* [ACTIVITY]: Print the entries exactly; no image belongs in the copy.

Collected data
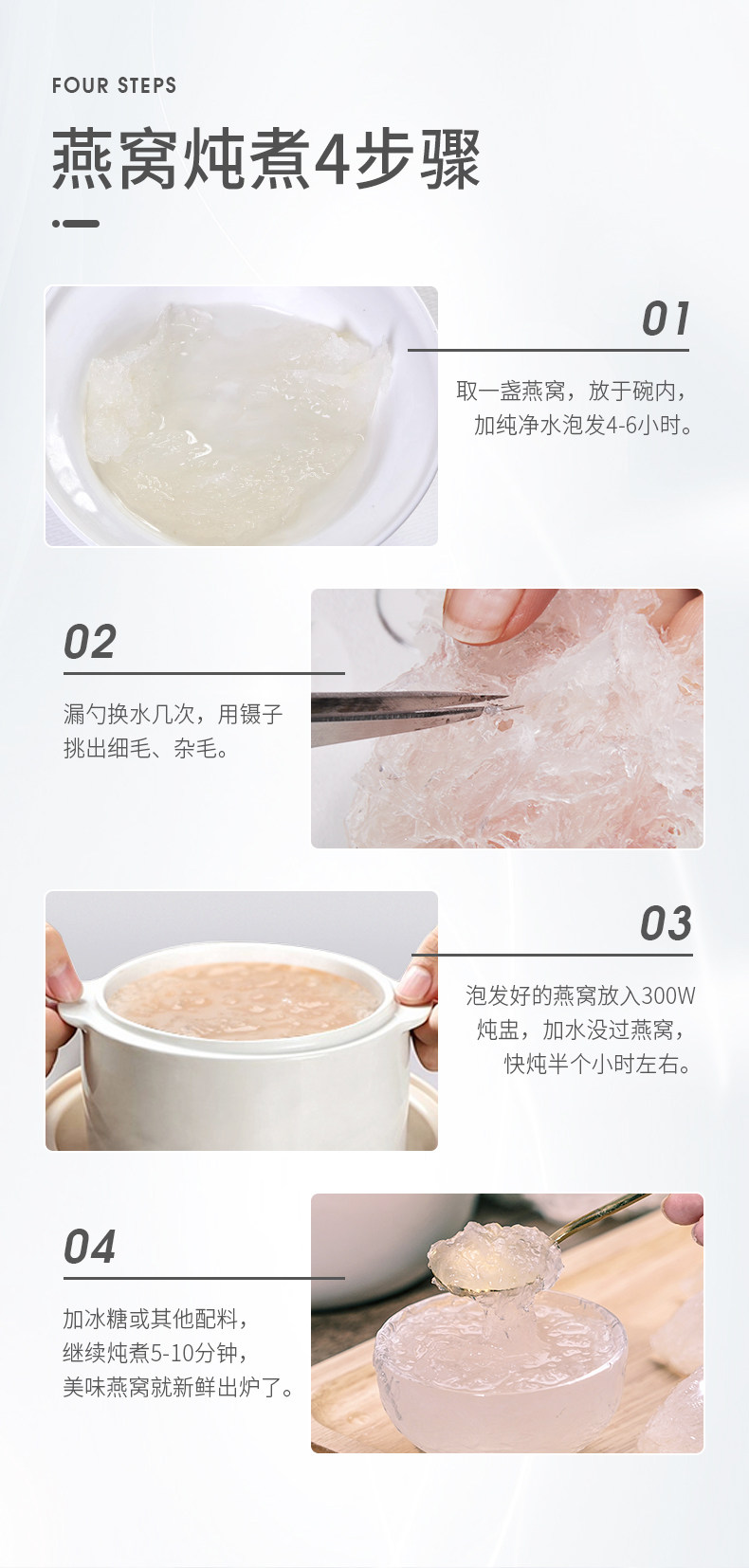 FOUR STEPS

燕窝炖煮4步骤

01

取一盏燕窝，放于碗内，加纯净水泡发4-6小时。

02

漏勺换水几次，用镊子挑出细毛、杂毛。

03

泡发好的燕窝放入300W炖盅，加水没过燕窝，快炖半个小时左右。

04

加冰糖或其他配料，继续炖煮5-10分钟，美味燕窝就新鲜出炉了。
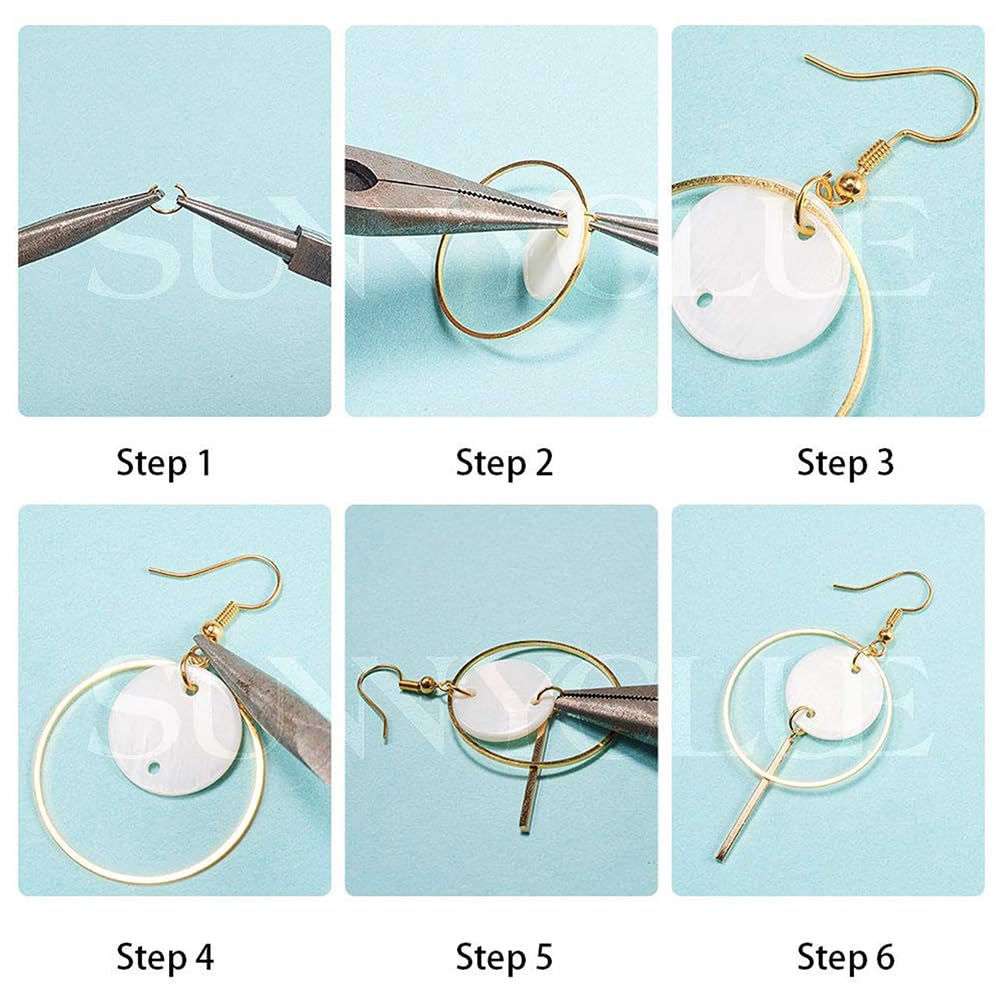 SUNNYCLUE

Step 1

Step 2

Step 3

SUNNYCLUE

Step 4

Step 5

Step 6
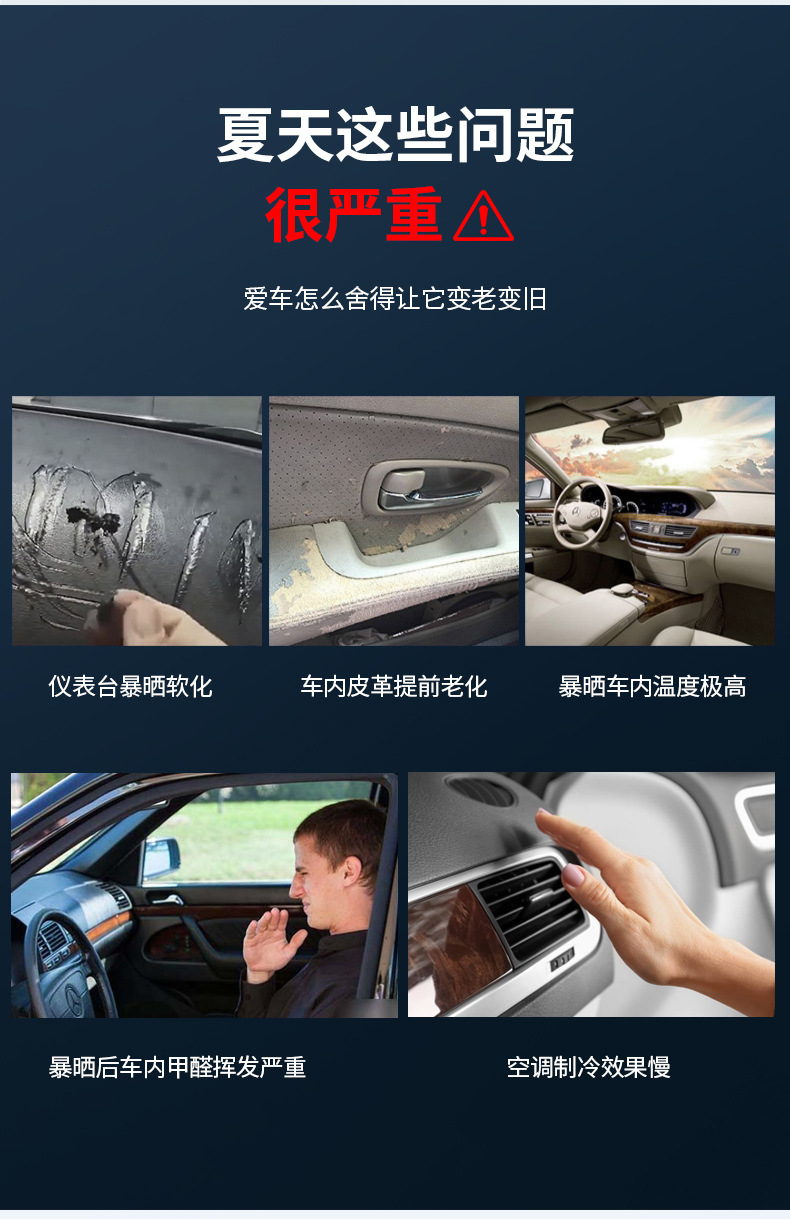 夏天这些问题
很严重

爱车怎么舍得让它变老变旧

仪表台暴晒软化

车内皮革提前老化

暴晒车内温度极高

暴晒后车内甲醛挥发严重

空调制冷效果慢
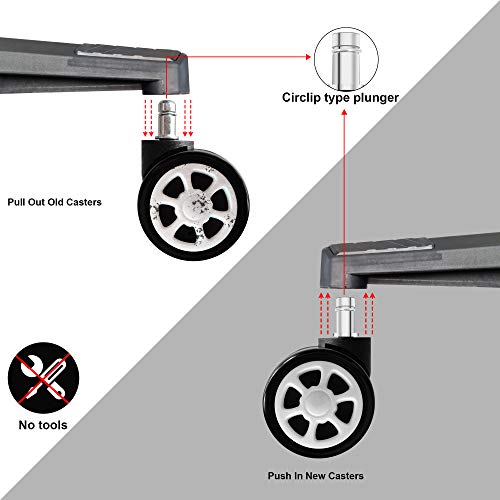 Circlip type plunger

Pull Out Old Casters

No tools

Push In New Casters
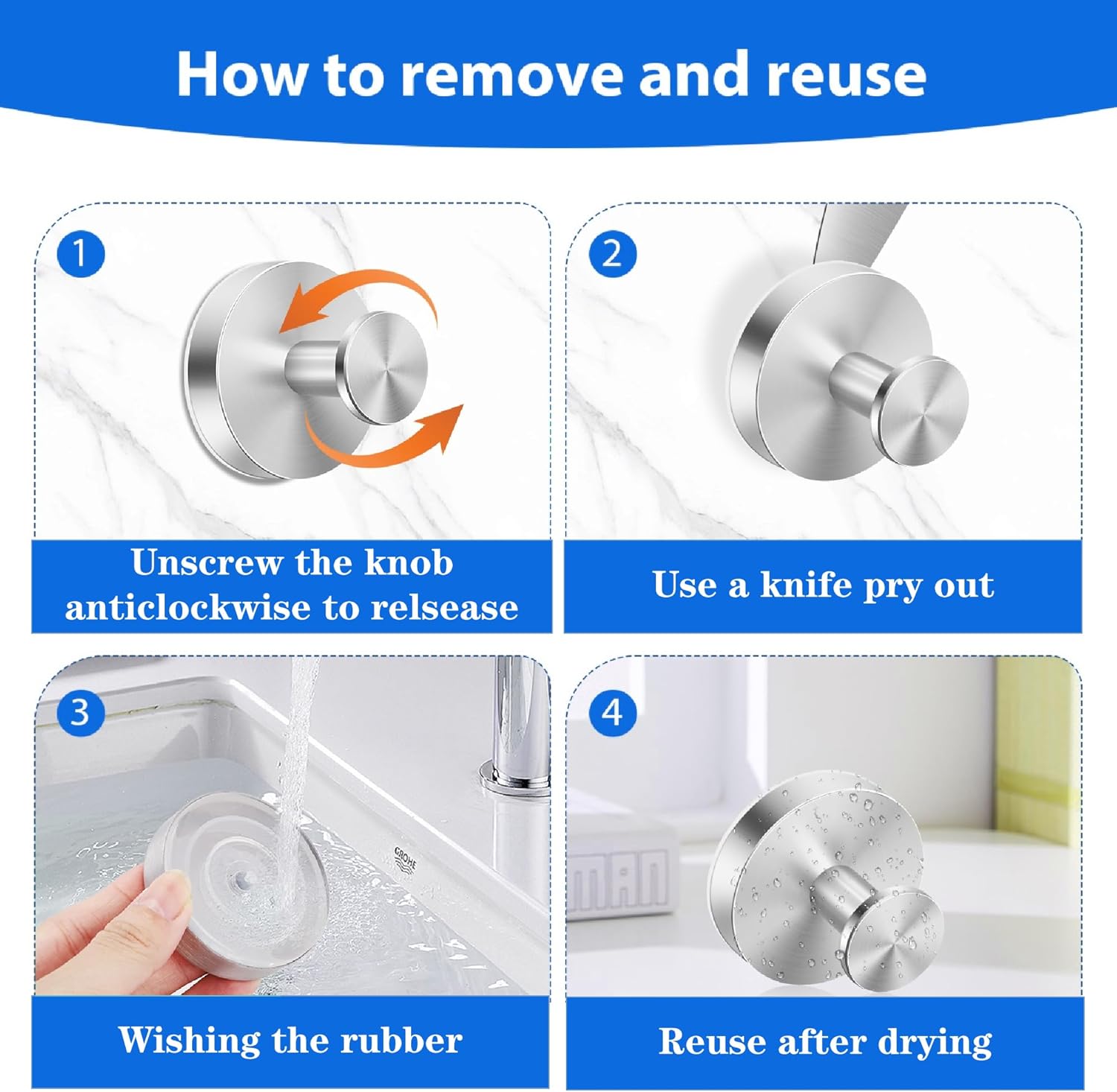 How to remove and reuse

1

Unscrew the knob anticlockwise to relsease

2

Use a knife pry out

3

GROHE

Wishing the rubber

4

MAN

Reuse after drying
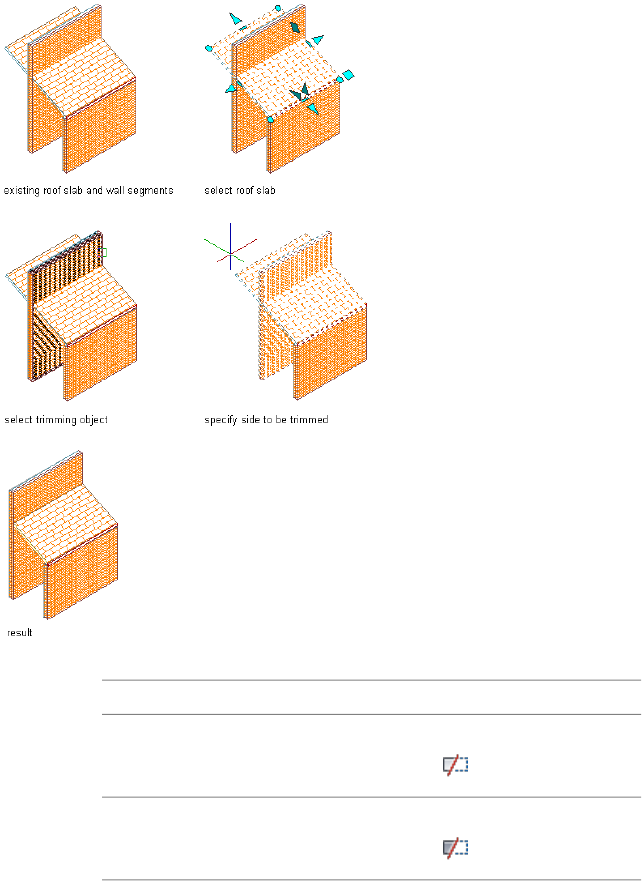 existing roof slab and wall segments

select roof slab

select trimming object

specify side to be trimmed

result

* [ANSWER AREA]:
 FOUR STEPS

燕窝炖煮4步骤

01

取一盏燕窝，放于碗内，加纯净水泡发4-6小时。

02

漏勺换水几次，用镊子挑出细毛、杂毛。

03

泡发好的燕窝放入300W炖盅，加水没过燕窝，快炖半个小时左右。

04

加冰糖或其他配料，继续炖煮5-10分钟，美味燕窝就新鲜出炉了。
 SUNNYCLUE

Step 1

Step 2

Step 3

SUNNYCLUE

Step 4

Step 5

Step 6
 夏天这些问题
很严重

爱车怎么舍得让它变老变旧

仪表台暴晒软化

车内皮革提前老化

暴晒车内温度极高

暴晒后车内甲醛挥发严重

空调制冷效果慢
 Circlip type plunger

Pull Out Old Casters

No tools

Push In New Casters
 How to remove and reuse

1

Unscrew the knob anticlockwise to relsease

2

Use a knife pry out

3

GROHE

Wishing the rubber

4

MAN

Reuse after drying
 existing roof slab and wall segments

select roof slab

select trimming object

specify side to be trimmed

result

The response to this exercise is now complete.